#### DOCUMENT TEXT:
☆ ☆ ☆ ☆ ☆ ☆ ☆

General Information
General Information
Kernels are static
functions that can work on value types and can invoke other functions that work on value types.
class
(reference) types are currently not supported in the scope of kernels.
Note that exception handling, boxing and recursive programs are also not supported and will be rejected by the ILGPU
compiler.
The type of the first parameter must always be a supported index type in the case of implicitly grouped kernels (see
below).
In the case of explicitly grouped kernels, the first parameter is manually defined by the programmer (see below)
All other parameters are always uniform constants that are passed from the CPU to the GPU via constant memory (in the
parameter address space).
All parameter types must be value types and must not be passed by reference (e.g. via out
or ref
keywords in C#).
Memory allocation is performed via so called memory buffers
, which are classes that are allocated and disposed on the
CPU.
Since they cannot be passed directly to kernels, you can pass views
(Span<T>
like data structures) to these buffers
by value as kernel arguments.
Note that you must not pass pointers to non-accessible memory regions since these are also passed by value and cannot be marshalled automatically by ILGPU when launching kernels.

☆ ☆ ☆ ☆ ☆ ☆ ☆

#### DATA ROWS:
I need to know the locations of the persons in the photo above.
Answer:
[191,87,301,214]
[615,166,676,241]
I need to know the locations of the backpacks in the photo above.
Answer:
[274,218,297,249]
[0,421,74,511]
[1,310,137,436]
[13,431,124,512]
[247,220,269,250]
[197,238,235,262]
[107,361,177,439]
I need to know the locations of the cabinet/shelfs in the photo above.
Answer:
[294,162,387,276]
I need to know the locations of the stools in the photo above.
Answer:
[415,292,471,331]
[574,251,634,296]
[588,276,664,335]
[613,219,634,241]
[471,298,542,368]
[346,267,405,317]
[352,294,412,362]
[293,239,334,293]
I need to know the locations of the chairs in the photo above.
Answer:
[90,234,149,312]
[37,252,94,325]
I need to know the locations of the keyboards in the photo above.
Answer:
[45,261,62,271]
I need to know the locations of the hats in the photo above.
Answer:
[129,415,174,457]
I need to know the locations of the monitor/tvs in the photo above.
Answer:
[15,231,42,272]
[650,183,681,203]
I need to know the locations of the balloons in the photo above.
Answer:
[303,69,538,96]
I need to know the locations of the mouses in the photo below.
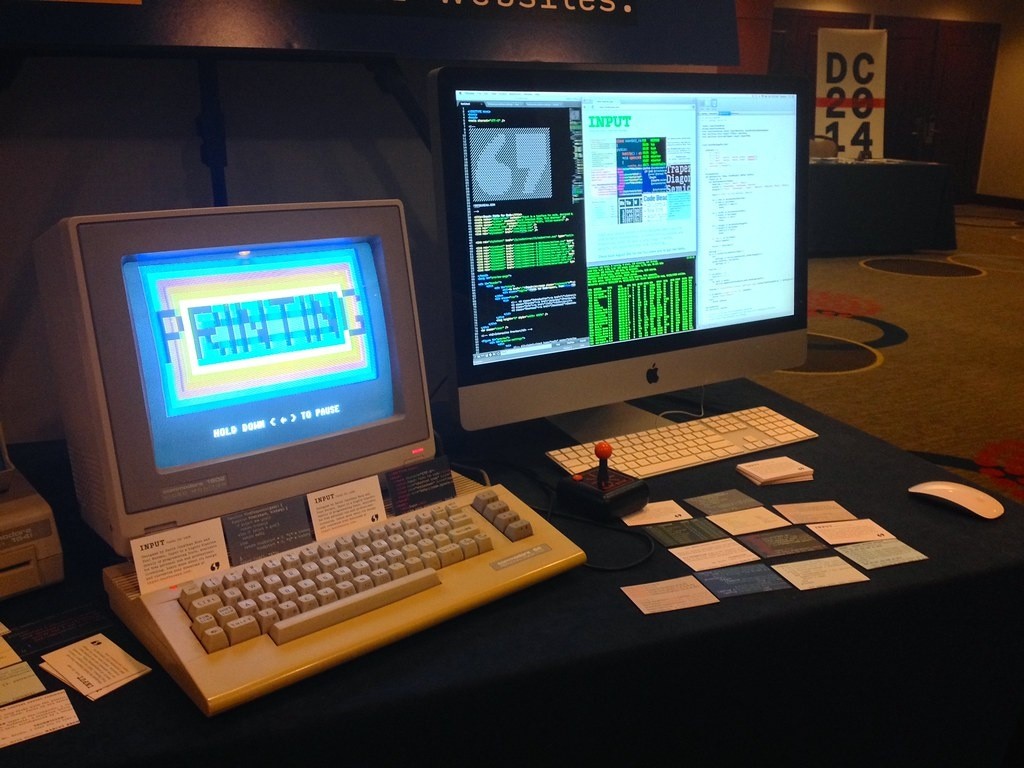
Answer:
[908,481,1004,519]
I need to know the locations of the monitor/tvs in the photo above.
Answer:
[429,60,808,445]
[32,198,438,557]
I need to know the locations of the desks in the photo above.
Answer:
[0,380,1024,768]
[805,156,959,259]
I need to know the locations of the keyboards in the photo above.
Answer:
[135,482,587,721]
[543,406,819,479]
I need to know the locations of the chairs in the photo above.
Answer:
[808,136,838,158]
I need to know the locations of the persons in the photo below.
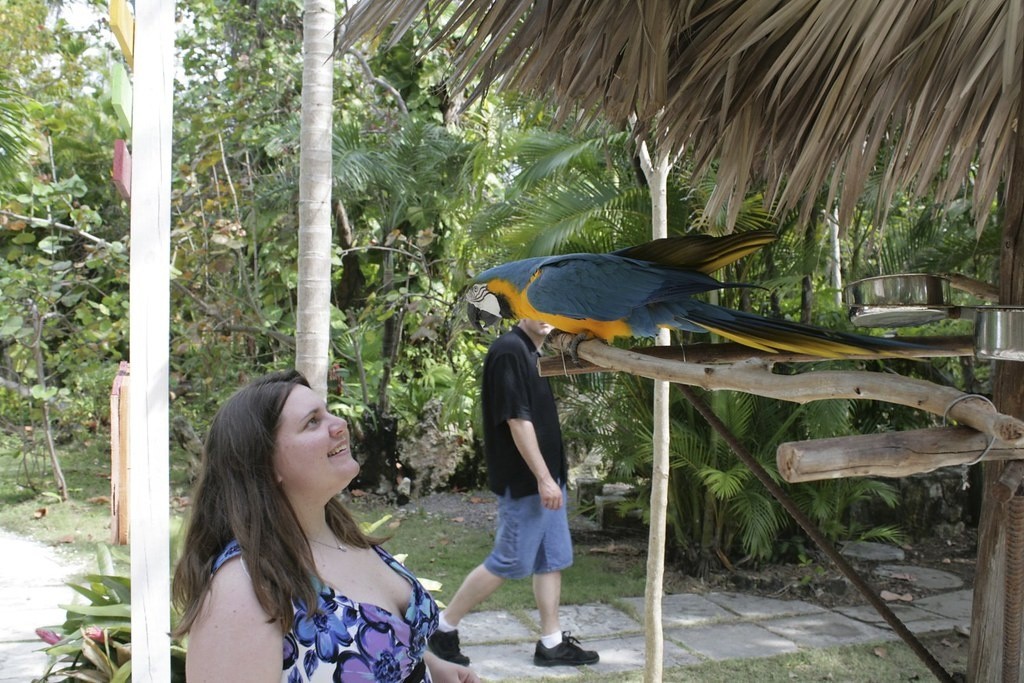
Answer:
[169,369,487,683]
[428,319,600,667]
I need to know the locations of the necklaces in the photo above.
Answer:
[306,537,347,553]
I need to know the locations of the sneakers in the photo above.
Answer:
[426,628,470,667]
[533,630,600,666]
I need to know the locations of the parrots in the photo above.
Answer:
[463,226,961,373]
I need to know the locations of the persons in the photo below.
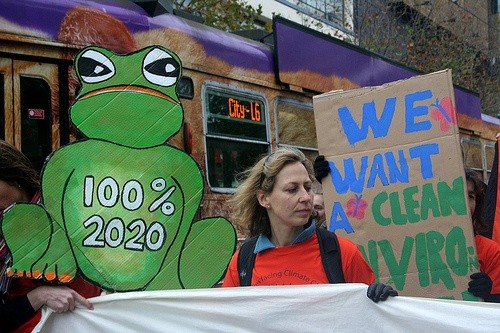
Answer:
[0,140,95,333]
[9,134,500,333]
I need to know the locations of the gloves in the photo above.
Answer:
[467,273,492,299]
[367,282,398,304]
[313,155,331,184]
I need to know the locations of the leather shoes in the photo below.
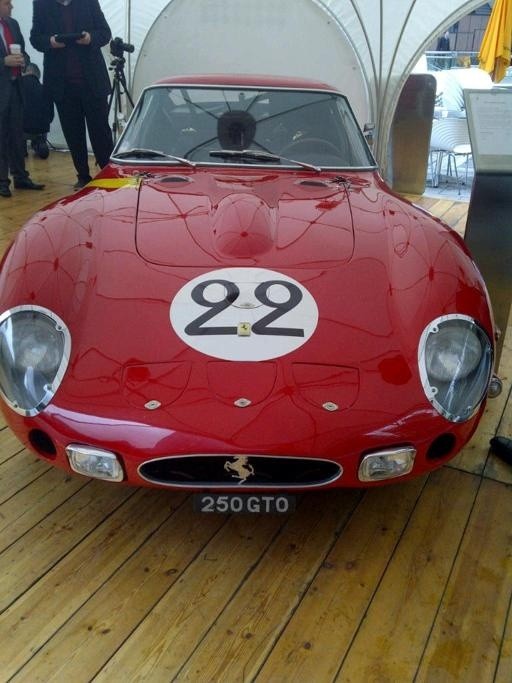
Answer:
[13,181,46,189]
[0,185,11,197]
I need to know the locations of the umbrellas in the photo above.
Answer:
[477,0,512,83]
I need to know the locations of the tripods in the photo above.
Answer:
[95,57,134,166]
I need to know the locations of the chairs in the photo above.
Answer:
[426,70,473,195]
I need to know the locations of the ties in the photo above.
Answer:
[1,20,21,76]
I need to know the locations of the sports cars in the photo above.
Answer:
[0,72,503,518]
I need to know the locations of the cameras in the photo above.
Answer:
[110,37,134,58]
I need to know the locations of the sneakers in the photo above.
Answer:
[72,179,84,190]
[37,135,48,158]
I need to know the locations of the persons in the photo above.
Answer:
[29,0,114,190]
[0,0,45,197]
[436,31,450,69]
[22,63,54,159]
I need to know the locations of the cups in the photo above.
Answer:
[9,43,22,54]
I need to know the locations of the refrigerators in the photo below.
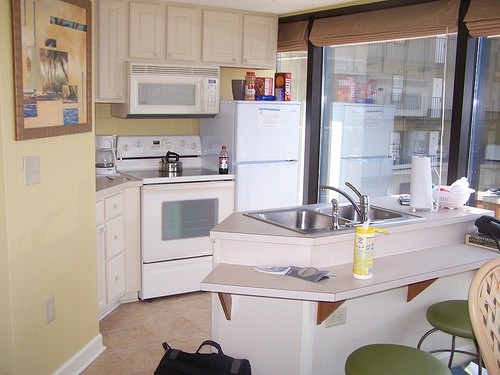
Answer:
[327,101,396,204]
[200,100,301,213]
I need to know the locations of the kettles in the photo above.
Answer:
[159,151,182,172]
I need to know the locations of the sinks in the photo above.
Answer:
[314,204,404,221]
[242,208,351,234]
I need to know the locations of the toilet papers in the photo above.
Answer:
[409,155,434,213]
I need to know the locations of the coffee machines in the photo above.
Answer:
[95,136,120,176]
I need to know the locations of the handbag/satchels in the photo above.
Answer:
[153,339,252,375]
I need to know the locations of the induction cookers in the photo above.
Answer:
[115,135,236,185]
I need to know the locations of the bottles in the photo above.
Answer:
[244,71,256,100]
[218,145,229,175]
[366,79,378,103]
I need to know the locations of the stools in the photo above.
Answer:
[345,343,454,375]
[417,299,482,375]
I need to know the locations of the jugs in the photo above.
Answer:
[96,148,122,169]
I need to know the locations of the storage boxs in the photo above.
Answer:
[356,98,376,103]
[275,72,292,101]
[255,77,273,96]
[355,82,372,100]
[275,87,285,101]
[255,95,276,101]
[335,75,357,103]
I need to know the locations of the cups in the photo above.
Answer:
[231,80,245,100]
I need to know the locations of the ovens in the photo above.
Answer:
[138,181,236,301]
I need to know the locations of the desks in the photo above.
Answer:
[200,262,345,327]
[332,240,500,303]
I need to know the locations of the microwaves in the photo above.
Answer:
[125,61,220,116]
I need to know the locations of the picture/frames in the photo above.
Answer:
[11,0,92,142]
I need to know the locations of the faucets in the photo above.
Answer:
[318,181,386,227]
[329,198,340,231]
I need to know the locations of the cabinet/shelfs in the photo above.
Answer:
[383,36,438,82]
[95,186,141,320]
[129,0,202,66]
[92,0,130,104]
[202,5,279,70]
[332,41,383,79]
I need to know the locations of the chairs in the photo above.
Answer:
[467,255,500,375]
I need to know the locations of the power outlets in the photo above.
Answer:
[324,306,347,329]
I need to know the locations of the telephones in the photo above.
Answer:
[475,215,500,237]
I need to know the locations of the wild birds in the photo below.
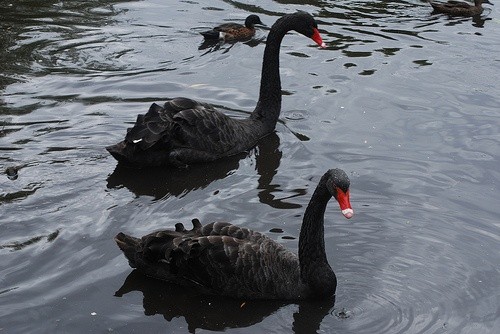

☆ ☆ ☆ ☆ ☆ ☆ ☆

#### COMPLETE THE FOLLOWING:
(a) In the ILGPU kernel text, why must pointers to non-accessible memory regions not be passed to a kernel? Answer in one to three sentences.
(b) Please write out the passage of the ILGPU kernel text starting at "Since they cannot" and ending at "when launching kernels.".

#### THE ANSWERS:
(a) Such pointers are passed by value, like other kernel arguments, and ILGPU cannot marshal them automatically when it launches kernels.

(b)
Since they cannot be passed directly to kernels, you can pass views
(Span<T>
like data structures) to these buffers
by value as kernel arguments.
Note that you must not pass pointers to non-accessible memory regions since these are also passed by value and cannot be marshalled automatically by ILGPU when launching kernels.